Долго лежал в постели и вспоминал вещий сон. Калерия рисовалась ярко, красочно, а образ Зои испугался пробуждения и улетел из сонной памяти: что-то похожее на ангела в золотисто-розовой дымке… Странный сон. Что-то предвещает он мне: смерть или… Испуганно вздрогнул: ведь если я не буду убит, так, значит, я — убью. Я убью человека? Непостижимо! За что? За то, что я люблю его жену, за то, что обманывал его и за то, что он считает моего сына своим. Хаос! Непонятно, странно, глупо, но неизбежно… Когда-то я сам называл дуэль варварством, а теперь… Поздно рассуждать: жребий брошен… Еще день, другой и — кончено… Ну, а что делать, если тот, толстый, с оловянными глазами, откажется от дуэли? Убить его?.. Хаос, из которого не вылезешь… Голова идет кругом. Есть еще выход — сказать Калерии:
— Или разорви с прошлым и иди со мной, или я должен покончить счеты с землей. Решай сама!..
Во всяком случае надо приготовить письмо матери. Измучил я бедную старушку. Знать, что, быть может, уже стоишь у своей раскрытой могилы, и не сказать матери несколько теплых слов — это жестоко…
— Человек! Дайте стакан кофе и конверт… три конверта…
Походил, подумал, отпил кофе и сел к столу.
«Дорогая мамочка, моя добрая бедная старушка! Быть может, нам уже не суждено более увидаться на этом свете… Прости, что я не писал тебе. Моя жизнь попала в такой тупик, из которого есть только один выход: быть убитым, или самому убить человека. Хочу сказать тебе, милая мамочка, всю правду. Я люблю Калерию, хотя знаю, что она — скверная. Не могу, мамочка, не любить и не могу разлюбить. Видно, такая уж судьба. У нас есть ребенок, которого зовут тоже Геней. Может быть, от этого меня и тянет к ней какая-то непонятная сила. Но любить и лгать, обманывать мужа и быть тайным любовником я не могу и не хочу. И пришлось, родная, предоставить судьбе развязать этот узел: дуэль положит конец невыносимому положению, в котором мы очутились все. Быть может, мамуся, я живу последний день, и мне хочется сказать тебе: прости меня, родная, прости за всё горе, которое я принес тебе своими поступками! Помни, что в последнюю минуту жизни я буду глубоко страдать от того, что ухожу из жизни, не поцеловавши тебя крепко и не зная, что ты простила. Ты добрая, простишь. Я не виноват. Должно быть, такая уж моя судьба.

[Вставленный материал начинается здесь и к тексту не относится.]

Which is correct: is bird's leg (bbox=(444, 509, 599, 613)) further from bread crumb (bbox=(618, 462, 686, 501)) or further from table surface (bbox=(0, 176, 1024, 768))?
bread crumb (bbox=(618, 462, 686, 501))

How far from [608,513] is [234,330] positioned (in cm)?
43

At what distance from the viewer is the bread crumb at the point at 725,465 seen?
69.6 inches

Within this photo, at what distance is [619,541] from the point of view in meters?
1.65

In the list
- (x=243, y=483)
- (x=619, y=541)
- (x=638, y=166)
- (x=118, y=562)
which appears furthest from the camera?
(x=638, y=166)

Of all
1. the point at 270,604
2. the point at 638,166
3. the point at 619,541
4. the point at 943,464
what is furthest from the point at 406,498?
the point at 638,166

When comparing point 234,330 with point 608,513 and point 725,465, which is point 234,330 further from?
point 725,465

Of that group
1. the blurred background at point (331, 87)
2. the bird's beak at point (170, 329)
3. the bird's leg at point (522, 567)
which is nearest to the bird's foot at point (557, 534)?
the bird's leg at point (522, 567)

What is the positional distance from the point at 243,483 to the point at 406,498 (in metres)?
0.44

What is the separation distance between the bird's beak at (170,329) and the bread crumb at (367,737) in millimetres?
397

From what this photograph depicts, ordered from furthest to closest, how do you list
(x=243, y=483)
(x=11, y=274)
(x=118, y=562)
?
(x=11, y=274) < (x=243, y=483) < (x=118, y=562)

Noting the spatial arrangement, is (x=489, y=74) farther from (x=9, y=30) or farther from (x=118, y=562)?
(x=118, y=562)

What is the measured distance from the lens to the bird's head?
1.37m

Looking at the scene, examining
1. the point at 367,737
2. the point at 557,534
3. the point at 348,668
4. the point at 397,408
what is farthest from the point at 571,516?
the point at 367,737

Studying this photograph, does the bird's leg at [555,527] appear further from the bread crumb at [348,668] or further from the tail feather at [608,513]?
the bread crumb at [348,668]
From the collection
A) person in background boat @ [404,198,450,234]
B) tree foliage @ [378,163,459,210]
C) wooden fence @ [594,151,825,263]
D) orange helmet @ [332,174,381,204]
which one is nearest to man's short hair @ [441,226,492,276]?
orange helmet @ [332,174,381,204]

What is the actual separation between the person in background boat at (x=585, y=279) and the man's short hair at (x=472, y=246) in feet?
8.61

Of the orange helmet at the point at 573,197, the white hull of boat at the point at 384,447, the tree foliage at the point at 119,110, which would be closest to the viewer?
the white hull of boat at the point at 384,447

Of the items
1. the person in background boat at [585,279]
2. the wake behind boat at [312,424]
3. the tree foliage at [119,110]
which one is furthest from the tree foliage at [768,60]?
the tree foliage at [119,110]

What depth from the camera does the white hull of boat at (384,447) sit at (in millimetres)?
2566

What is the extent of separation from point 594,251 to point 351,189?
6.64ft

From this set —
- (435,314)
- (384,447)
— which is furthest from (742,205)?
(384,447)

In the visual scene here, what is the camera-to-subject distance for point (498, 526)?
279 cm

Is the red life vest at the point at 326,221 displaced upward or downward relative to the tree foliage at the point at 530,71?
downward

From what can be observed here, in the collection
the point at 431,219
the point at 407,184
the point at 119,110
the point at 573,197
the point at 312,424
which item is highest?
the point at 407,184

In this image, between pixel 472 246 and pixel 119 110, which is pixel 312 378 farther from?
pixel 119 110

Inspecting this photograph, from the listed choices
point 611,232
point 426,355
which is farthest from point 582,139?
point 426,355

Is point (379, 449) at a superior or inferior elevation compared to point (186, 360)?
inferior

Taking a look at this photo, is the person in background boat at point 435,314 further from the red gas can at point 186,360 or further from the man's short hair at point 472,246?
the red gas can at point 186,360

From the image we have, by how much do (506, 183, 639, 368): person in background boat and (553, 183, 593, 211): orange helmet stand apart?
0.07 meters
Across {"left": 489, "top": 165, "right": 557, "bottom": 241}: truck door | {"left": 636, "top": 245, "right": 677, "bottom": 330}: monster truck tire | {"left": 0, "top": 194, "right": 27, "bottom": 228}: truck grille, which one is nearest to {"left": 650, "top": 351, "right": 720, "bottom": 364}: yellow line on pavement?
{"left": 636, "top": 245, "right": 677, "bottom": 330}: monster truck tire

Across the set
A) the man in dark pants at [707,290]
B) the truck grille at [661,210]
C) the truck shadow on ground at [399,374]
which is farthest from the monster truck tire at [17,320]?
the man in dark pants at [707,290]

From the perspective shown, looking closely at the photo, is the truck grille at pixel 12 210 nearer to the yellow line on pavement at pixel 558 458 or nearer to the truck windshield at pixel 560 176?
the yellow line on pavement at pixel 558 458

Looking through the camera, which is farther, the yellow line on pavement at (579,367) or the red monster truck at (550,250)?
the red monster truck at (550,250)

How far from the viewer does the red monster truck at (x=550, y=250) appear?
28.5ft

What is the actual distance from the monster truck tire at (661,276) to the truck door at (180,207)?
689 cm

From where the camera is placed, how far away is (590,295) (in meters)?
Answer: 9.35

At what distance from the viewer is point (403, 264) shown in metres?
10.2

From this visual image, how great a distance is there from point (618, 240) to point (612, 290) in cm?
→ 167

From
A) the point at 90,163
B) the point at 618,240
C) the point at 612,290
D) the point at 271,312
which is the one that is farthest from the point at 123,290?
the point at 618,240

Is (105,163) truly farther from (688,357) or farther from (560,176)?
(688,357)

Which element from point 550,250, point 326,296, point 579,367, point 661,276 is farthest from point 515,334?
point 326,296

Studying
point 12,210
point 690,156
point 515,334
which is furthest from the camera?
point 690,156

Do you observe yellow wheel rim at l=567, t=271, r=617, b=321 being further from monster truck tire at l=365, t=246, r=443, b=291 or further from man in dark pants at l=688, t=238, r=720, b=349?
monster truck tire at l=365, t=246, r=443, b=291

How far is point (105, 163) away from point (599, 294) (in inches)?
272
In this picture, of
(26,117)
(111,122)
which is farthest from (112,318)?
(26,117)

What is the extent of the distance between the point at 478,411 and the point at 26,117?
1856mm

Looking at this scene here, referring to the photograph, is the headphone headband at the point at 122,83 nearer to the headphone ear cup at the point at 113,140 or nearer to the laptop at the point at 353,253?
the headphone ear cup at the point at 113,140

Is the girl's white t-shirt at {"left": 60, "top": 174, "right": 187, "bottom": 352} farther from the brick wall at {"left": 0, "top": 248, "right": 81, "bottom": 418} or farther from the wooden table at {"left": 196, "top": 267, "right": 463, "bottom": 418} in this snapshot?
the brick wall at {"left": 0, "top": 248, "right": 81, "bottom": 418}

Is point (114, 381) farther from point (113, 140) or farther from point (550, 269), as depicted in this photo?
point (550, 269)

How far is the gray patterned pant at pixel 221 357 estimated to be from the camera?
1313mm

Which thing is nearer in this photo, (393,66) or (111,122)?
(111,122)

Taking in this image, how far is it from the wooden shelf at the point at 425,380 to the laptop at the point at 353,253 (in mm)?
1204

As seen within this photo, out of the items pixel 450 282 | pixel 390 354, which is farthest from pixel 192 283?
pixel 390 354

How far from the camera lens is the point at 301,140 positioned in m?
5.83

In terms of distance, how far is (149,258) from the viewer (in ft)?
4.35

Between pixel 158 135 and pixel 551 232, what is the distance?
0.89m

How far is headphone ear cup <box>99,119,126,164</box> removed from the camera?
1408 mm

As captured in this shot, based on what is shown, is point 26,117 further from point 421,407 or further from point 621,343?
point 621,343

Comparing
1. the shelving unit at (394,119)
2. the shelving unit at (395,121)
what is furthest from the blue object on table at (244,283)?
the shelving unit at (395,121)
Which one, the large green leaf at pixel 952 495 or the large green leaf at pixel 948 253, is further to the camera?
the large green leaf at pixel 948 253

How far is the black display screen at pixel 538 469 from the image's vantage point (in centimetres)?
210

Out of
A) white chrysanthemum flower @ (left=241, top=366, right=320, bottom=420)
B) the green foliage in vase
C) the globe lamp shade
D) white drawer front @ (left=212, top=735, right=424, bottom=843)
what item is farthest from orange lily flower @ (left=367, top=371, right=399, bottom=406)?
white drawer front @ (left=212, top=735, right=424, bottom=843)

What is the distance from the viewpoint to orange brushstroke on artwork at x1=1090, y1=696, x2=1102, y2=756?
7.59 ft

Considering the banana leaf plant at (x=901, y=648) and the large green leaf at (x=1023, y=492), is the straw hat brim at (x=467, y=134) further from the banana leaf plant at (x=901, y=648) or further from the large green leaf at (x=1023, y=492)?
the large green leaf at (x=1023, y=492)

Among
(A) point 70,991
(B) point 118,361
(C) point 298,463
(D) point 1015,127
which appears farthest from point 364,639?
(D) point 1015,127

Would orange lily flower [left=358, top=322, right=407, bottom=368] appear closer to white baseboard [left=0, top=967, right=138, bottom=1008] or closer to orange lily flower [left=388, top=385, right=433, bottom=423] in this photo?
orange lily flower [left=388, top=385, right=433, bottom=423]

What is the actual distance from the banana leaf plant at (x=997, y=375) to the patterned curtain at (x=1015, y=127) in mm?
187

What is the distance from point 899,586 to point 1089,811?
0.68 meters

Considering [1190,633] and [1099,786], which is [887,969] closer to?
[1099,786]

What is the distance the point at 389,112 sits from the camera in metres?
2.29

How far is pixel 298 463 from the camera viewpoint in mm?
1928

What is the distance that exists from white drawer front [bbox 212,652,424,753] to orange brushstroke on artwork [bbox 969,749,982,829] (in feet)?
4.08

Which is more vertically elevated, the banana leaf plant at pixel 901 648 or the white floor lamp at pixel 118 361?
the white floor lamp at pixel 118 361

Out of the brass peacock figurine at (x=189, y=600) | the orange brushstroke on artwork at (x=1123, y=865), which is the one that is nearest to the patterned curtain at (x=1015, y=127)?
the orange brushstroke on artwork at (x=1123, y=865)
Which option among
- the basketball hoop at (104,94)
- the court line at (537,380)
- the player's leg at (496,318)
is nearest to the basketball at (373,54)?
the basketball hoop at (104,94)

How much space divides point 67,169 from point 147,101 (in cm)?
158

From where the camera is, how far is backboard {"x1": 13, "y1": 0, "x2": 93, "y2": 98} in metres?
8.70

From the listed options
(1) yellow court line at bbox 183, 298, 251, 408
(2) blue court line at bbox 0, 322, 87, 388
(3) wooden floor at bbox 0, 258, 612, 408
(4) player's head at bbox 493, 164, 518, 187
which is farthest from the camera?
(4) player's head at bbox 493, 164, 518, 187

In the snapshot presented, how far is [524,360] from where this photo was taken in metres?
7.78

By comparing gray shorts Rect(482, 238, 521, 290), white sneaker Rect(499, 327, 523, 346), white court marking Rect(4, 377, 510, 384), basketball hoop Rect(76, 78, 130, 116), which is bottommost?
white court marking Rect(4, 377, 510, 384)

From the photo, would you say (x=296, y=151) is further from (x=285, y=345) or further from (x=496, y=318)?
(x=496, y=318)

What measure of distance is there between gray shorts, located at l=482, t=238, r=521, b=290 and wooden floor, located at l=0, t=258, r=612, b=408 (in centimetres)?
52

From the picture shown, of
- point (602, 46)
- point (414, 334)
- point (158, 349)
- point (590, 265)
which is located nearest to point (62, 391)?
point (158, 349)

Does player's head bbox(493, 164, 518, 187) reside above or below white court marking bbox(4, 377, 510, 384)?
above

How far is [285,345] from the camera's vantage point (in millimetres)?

Скажу еще тебе, что если я буду убит, то хотел бы лечь в родную землю: увези меня, родная, домой! Есть в старом бору лесная сторожка на высоком берегу озера — наш Степан знает! — вот там ты и схорони меня. Это место было мне дорого по воспоминаниям. Ну, благослови и прости! Твой сын Геннадий. P. S. Мое ружье и Джальму подари на память старику-леснику, с которым мы часто охотились на озере».
Было тяжело писать это письмо, спазмы сдавливали горло и слезы прыгали на бумагу. И было жаль себя словно я уже умер. Вставал в памяти старый шумящий бор, склон над оврагом и одинокий крест на моей могиле. Заклеил письмо и написал на конверте: «В случае моей смерти переслать моей матери» и указал подробный адрес. Потом допил кофе и заходил по комнате, грустно насвистывая арию Ленского «Что день грядущий мне готовит»… Вспомнил Зою и захотелось ей тоже сказать что-то на прощание. Написал: «Уходя из жизни, посылаю тебе, чистая, святая девушка, свой последний привет. Благодарю тебя за те лучшие часы в жизни, которые ты подарила мне своей любовью. Быть может, я люблю тебя, только тебя, но что-то ворвалось в мою жизнь темное, непобедимое и разбило наше счастье. Прости меня! В эти последние часы жизни твой светлый образ стоит в моих глазах. Прощай! Геннадий Тарханов». Потом написал студенту Касьянову: «Прощай, брат Касьянов! Не поминай лихом и не сдавайся жизни, как сделал я. Геннадий Тарханов». Всё приготовил сложил всё письма в кучу, завернул в одну пачку, перевязал веревочкой и сделал надпись: «Вскрыть после моей смерти».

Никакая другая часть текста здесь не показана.